Like an idiot, I ran the avionics bus power wire directly though the adle clamps that I used to bundle my wiring harness and along the Aux Bus bar wiring.  After ripping everything out that I spent the last two days installing, I found the following (pretty sure they are toast): 

HuuwY3f.png

Long story short, anybody know what gauge wires these are (-006 and -147)? The parts manual for the 68 and below don't list any specifics and, considering how expensive the larger wires are, I don't wanna have to buy these twice.  Thankfully the only casualty in my wiring harness appears to be the encoder harness... *sigh* 

image.png.4003033e43b82ae463883583a3c72217.png

Also, while you should never be messing with the avionics bus bars while in flight, I am darn sure adding a breaker now for this just like the Aux Bus CB.  Can you imagine if some FOD DID come loose and short out the bus bar while in flight? EEK! And to think the plane was flying around this way for 20 years...

The tasks:
- A) Reproduce word for word the part of the avionics wiring post that opens with the words containing "Long story short, anybody" and closes with "way for 20 years...".
- B) In the avionics wiring post, what appears to be the only casualty in the wiring harness?

Stored records:
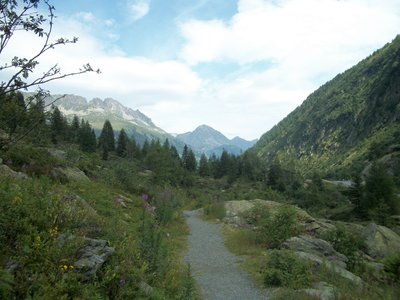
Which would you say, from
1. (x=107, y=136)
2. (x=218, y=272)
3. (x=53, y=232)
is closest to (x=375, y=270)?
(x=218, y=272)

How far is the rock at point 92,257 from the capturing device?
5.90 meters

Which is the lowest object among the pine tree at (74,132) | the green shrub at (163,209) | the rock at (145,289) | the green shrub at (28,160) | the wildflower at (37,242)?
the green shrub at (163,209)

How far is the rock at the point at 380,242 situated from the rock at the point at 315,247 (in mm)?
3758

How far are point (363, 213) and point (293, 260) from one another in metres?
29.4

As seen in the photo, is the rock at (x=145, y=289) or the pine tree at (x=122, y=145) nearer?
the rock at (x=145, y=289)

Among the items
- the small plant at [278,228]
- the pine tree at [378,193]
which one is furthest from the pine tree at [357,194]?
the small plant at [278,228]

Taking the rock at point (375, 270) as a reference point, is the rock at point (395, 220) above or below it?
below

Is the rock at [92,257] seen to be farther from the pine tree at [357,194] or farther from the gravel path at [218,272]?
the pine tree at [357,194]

==

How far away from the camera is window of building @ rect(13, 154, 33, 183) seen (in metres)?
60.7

Responses per task:
- A)
Long story short, anybody know what gauge wires these are (-006 and -147)? The parts manual for the 68 and below don't list any specifics and, considering how expensive the larger wires are, I don't wanna have to buy these twice.  Thankfully the only casualty in my wiring harness appears to be the encoder harness... *sigh* 

image.png.4003033e43b82ae463883583a3c72217.png

Also, while you should never be messing with the avionics bus bars while in flight, I am darn sure adding a breaker now for this just like the Aux Bus CB.  Can you imagine if some FOD DID come loose and short out the bus bar while in flight? EEK! And to think the plane was flying around this way for 20 years...

- B) The encoder harness.